Los trabajadores de la finca
En la ya injusta vida laboral cafetera, los que peor la pasan del escalafón son los cosecheros. Nadie es un dichoso; pero los patrones de lote, los patrones de descarga y obviamente los propietarios de las fincas terminan por replicar la lógica usurera de las corporaciones capitalistas. El cosechero es un jornalero: cobra por cantidad de kilos de café recolectado durante el día. Es decir: su ingreso depende de la suerte fructífera de la planta (que a su vez depende del clima durante el año, de las enfermedades y de las plagas) y de la cantidad de horas que esté dispuesto a torcer su lomo entre los cafetales. Son trabajadores golondrinas --van por el país persiguiendo la suerte errante de las cosechas--, no cuentan con ningún tipo de beneficio social ni estabilidad laboral. Además, deben abonar una suma diaria de 6 mil pesos colombianos (3,33 dólares) como permiso para trabajar en la finca y tener un almuerzo: “Pueden repetir cuantas veces quieran el plato de comida; pero prefieren tomarse sólo 15 minutos para luego seguir juntando café y cobrar más”, asegura impunemente Dalmiro, uno de los patrones de lote que tiene como tarea el primer control de calidad de la cosecha: registrar que entre los granos los jornaleros no incluyan frutos inmaduros, piedras u otros elementos que aumenten el peso de la bolsa. Es el intermediario entre los cosecheros y la plusvalía. Su camiseta no tiene otro color que la del patrón, está disciplinado y eso le vale algún beneficio: tener un salario mensual.
Los patrones de descarga son de la misma naturaleza que los de lote en la escala de distinciones gremiales. Pero en cambio, su tarea controladora está en la balanza de descarga que es la que determina qué remuneración le corresponde a los cosecheros y determinar si los patrones de lote están haciendo bien su labor. Pasar a ser patrón de descarga es el mísero sueño de los patrones de lote.
El kilo de café cosechado se paga 400 pesos colombianos (0,22 centavos de dólar). Por lo tanto, un recolector de café tiene que juntar algo así como 80 kilos para al menos salvar el día y volver con algún billete a la casa. Sin embargo, para otros, la economía del café está en un buen momento: el kilo en el mercado estadounidense se está pagando 4,50 dólares (en síntesis: del precio de mercado al cosechero le corresponde menos del 5 por ciento del costo mayorista, que obviamente es bastante menor al precio final de la góndola que redunda en la ganancia de las marcas de comercialización).
En el eje cafetero colombiano hay dos épocas de cosecha: abril-mayo y octubre-noviembre. El resto del año los trabajadores golondrinas se la deben rebuscar con el banano, o en la azarosa suerte de las ciudades de Manizales, Pereira y Armenia.
La Federación nacional de cafeteros no le dedica esfuerzo a la cuestión laboral. Su preocupación es el marketing, los procedimientos de calidad, las tareas de inteligencia de mercado y el relato histórico de la cronología cafetera (claro, que a diferencia de estos artículos, derrochan elogios a una economía que beneficia a unos pocos).
Los propietarios de las fincas utilizan el régimen laboral de los cosecheros como fuelle para mantener su escasa rentabilidad. Ellos están a la intemperie de la voluntad de los grandes acopiadores (Nestlé y parecidos) que gerencian a su placer el negocio de la bebida tinta.

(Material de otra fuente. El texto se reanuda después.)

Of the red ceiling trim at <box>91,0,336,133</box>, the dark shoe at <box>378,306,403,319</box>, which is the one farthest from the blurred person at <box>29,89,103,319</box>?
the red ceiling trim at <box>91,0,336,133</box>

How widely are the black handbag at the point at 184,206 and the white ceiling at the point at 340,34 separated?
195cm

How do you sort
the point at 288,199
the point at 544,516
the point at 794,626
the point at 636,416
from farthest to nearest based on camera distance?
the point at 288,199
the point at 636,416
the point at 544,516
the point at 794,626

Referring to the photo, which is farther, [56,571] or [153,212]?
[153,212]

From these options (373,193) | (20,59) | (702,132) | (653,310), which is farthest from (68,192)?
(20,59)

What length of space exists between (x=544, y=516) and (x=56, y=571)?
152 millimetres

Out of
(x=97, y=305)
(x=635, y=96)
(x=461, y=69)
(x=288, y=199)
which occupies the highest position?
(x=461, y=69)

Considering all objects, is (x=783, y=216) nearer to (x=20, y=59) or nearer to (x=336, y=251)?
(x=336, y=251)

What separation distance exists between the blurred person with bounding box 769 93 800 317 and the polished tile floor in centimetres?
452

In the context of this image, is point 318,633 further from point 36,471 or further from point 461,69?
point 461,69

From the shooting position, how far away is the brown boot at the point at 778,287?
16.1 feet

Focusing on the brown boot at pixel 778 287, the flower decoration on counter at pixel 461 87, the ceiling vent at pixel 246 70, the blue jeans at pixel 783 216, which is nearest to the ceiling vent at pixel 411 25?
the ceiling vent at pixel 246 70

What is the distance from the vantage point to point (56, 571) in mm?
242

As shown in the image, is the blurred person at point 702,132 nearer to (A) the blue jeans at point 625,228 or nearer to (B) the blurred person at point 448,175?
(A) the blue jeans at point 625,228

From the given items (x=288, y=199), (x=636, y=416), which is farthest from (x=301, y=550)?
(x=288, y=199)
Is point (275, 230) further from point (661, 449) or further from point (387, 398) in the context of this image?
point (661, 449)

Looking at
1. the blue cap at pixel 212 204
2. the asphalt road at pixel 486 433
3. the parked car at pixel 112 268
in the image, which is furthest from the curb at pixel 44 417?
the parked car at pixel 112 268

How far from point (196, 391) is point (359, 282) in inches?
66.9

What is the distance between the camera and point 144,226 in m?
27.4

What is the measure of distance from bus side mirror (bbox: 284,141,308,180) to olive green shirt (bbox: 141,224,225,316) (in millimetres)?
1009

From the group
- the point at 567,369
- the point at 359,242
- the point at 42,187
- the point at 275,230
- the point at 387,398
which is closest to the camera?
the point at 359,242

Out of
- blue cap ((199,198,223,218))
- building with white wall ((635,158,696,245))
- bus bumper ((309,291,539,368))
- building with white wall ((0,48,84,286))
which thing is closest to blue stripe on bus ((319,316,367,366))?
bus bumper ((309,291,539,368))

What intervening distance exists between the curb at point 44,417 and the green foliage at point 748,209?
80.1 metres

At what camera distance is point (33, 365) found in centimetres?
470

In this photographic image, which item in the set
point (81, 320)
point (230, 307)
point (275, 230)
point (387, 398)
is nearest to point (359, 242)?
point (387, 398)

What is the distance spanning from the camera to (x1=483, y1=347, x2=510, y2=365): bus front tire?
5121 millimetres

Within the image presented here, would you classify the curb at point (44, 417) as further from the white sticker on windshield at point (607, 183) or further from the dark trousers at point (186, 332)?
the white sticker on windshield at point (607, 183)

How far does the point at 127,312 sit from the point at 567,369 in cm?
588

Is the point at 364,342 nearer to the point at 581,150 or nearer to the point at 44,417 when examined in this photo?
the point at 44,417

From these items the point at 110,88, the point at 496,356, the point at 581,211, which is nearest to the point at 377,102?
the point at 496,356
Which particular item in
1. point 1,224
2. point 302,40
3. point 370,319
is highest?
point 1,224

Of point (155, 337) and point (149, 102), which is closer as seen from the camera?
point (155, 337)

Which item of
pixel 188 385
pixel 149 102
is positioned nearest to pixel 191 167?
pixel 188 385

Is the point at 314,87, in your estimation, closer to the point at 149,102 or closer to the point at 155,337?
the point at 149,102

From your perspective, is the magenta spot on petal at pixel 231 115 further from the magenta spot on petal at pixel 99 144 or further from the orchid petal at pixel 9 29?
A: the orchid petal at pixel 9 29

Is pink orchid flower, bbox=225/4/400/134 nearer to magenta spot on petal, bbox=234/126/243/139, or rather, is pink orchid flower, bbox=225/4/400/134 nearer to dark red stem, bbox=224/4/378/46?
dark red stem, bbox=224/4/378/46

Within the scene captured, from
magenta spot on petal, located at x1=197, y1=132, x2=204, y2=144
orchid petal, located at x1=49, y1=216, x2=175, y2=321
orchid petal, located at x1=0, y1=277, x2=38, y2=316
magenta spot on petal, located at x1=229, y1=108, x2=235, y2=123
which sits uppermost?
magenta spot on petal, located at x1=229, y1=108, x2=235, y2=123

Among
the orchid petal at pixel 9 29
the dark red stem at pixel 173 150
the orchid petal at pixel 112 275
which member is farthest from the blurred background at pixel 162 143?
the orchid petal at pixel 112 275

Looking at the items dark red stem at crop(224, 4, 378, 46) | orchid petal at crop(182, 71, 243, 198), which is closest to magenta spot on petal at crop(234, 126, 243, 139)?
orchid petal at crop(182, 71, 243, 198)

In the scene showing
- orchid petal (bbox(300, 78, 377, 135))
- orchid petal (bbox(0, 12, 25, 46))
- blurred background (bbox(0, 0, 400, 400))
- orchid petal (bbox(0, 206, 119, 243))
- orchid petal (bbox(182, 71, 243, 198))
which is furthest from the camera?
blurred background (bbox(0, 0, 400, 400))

Las fincas, salvo excepciones, son de pocas hectáreas (entre 20 y 50 hectáreas en la zona del Quindío). Aunque la mayoría de las propiedades vienen arrastradas de familias tradicionalmente cafeteras, en los últimos años se empezó a dar un proceso de compra y venta de tierras que favoreció la concentración de estancias.

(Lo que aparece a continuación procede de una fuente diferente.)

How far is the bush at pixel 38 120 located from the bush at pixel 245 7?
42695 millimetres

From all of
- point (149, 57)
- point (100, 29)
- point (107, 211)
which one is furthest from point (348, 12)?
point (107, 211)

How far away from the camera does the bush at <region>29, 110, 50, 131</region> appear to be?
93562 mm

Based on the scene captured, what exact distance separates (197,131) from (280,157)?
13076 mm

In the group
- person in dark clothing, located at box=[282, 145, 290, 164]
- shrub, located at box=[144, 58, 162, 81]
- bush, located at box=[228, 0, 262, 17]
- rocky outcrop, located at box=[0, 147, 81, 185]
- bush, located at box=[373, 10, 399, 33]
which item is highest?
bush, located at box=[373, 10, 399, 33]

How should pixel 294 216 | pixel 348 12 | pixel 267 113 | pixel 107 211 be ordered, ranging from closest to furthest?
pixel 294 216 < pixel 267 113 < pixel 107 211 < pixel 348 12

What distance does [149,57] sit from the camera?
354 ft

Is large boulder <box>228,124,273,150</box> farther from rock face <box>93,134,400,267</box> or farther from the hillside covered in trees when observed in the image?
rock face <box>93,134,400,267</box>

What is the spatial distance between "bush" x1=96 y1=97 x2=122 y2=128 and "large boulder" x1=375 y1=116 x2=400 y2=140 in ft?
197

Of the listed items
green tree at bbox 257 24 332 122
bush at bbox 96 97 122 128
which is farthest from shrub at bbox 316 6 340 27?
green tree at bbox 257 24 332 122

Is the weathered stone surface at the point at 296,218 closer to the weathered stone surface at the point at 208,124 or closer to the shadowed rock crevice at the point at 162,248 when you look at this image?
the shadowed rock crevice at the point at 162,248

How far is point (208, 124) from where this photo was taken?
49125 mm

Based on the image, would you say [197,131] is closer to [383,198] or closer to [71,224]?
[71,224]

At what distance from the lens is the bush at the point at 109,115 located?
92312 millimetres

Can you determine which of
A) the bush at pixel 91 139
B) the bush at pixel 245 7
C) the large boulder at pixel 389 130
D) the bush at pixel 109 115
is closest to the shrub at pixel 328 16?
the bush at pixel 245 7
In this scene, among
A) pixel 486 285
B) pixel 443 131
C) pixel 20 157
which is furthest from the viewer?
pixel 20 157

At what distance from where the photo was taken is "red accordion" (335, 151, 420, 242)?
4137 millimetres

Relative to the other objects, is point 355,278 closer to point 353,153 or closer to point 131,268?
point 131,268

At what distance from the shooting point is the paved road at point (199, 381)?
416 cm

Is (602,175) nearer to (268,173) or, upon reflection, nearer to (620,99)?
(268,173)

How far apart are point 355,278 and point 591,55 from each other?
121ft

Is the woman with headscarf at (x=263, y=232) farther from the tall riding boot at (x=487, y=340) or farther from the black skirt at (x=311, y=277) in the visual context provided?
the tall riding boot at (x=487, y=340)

Dentro de los lotes la recolección del fruto de café es a mano (es uno de los aspectos diferenciadores de la producción colombiana).

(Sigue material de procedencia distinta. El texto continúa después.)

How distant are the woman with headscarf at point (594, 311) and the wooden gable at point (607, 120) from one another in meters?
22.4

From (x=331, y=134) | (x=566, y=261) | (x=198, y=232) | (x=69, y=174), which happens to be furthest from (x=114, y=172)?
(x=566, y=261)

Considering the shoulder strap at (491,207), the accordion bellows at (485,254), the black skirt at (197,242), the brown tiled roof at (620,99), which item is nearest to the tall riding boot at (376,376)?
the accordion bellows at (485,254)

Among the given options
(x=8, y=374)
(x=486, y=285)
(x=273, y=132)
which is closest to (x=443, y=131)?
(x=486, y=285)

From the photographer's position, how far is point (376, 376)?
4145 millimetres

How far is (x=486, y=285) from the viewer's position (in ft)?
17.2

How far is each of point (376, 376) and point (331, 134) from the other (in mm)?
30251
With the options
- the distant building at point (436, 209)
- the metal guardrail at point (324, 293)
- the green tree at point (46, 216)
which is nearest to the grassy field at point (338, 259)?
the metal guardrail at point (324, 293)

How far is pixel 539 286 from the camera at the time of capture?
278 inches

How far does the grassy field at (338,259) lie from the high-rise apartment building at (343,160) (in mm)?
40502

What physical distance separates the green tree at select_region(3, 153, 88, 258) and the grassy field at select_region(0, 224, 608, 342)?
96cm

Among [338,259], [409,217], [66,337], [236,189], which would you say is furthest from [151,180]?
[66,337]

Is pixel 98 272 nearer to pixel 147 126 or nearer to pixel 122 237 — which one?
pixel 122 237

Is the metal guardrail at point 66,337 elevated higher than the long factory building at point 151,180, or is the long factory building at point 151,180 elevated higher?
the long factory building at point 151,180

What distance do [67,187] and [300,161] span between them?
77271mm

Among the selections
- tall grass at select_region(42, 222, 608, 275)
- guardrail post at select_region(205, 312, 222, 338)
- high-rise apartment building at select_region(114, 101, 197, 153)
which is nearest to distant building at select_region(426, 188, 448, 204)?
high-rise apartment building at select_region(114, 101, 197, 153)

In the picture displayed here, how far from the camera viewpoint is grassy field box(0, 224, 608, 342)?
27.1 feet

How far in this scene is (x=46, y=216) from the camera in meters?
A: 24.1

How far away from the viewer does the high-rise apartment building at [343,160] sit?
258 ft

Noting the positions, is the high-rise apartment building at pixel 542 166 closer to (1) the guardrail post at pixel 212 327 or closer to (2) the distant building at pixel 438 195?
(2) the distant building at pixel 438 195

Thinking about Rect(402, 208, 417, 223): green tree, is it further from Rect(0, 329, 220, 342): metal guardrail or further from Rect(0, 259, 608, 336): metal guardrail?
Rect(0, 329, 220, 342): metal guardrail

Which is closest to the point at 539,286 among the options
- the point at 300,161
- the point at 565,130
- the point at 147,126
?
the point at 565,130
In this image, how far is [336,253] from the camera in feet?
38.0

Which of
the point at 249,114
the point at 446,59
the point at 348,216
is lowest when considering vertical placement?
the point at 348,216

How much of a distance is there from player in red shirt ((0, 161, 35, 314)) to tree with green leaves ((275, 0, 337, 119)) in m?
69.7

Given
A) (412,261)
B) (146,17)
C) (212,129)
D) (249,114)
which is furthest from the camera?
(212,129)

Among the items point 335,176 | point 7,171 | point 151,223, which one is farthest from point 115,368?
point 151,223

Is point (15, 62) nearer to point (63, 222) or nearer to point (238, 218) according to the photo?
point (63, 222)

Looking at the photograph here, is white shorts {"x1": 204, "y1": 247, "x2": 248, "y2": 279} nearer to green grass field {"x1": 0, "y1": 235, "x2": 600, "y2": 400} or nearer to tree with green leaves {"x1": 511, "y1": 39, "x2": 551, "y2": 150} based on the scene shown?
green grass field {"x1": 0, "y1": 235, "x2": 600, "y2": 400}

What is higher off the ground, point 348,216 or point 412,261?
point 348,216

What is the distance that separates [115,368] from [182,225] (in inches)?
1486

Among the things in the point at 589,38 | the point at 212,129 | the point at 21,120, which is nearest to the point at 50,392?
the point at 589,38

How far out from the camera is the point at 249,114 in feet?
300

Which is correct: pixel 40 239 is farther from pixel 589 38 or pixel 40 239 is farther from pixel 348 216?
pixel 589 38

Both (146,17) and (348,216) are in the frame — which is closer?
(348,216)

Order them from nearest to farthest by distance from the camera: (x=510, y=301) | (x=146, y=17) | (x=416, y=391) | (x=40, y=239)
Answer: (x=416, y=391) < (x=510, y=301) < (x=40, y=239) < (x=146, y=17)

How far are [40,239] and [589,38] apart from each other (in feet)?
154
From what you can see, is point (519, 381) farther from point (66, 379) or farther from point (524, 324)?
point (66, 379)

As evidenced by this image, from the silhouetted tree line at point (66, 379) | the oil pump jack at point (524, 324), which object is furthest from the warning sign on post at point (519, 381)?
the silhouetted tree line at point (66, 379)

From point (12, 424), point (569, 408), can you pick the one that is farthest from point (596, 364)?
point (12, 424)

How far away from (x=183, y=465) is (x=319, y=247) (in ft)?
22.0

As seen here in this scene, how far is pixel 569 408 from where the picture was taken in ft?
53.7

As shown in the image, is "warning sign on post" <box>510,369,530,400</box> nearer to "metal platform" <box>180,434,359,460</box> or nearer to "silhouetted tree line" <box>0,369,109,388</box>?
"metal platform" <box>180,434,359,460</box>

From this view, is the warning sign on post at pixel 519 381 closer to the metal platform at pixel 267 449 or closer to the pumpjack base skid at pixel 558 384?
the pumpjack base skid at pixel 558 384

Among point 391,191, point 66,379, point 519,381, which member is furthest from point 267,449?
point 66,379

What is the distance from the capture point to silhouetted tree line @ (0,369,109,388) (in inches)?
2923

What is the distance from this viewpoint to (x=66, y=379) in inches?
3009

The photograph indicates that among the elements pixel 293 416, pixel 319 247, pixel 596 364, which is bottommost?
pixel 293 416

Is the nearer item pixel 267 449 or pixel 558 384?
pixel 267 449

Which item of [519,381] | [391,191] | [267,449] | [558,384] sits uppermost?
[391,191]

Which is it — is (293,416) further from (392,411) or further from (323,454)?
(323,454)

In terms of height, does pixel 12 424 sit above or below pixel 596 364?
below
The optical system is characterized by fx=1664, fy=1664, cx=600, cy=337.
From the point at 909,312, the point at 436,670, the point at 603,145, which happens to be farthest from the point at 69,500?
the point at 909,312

La imagen internacional del café colombiano es el Juan Valdez: una suerte de Ronald Mac Donald (el payaso de la cadena de comidas rápidas estadounidense, que obedece a un cuidadoso protocolo de confidencialidad y comportamiento personal) , cuya tarea es pasear con un burro y dos costales por los estudios de televisión y posar para las cámaras fotográficas. Pero no hay que dejarse engañar: la impronta amena de don Juan Valdez, de colono rural, con prolijos bigotes e impecable camisa celeste y pantalón blanco ocultan la verdadera y dolorosa realidad de la economía cafetera.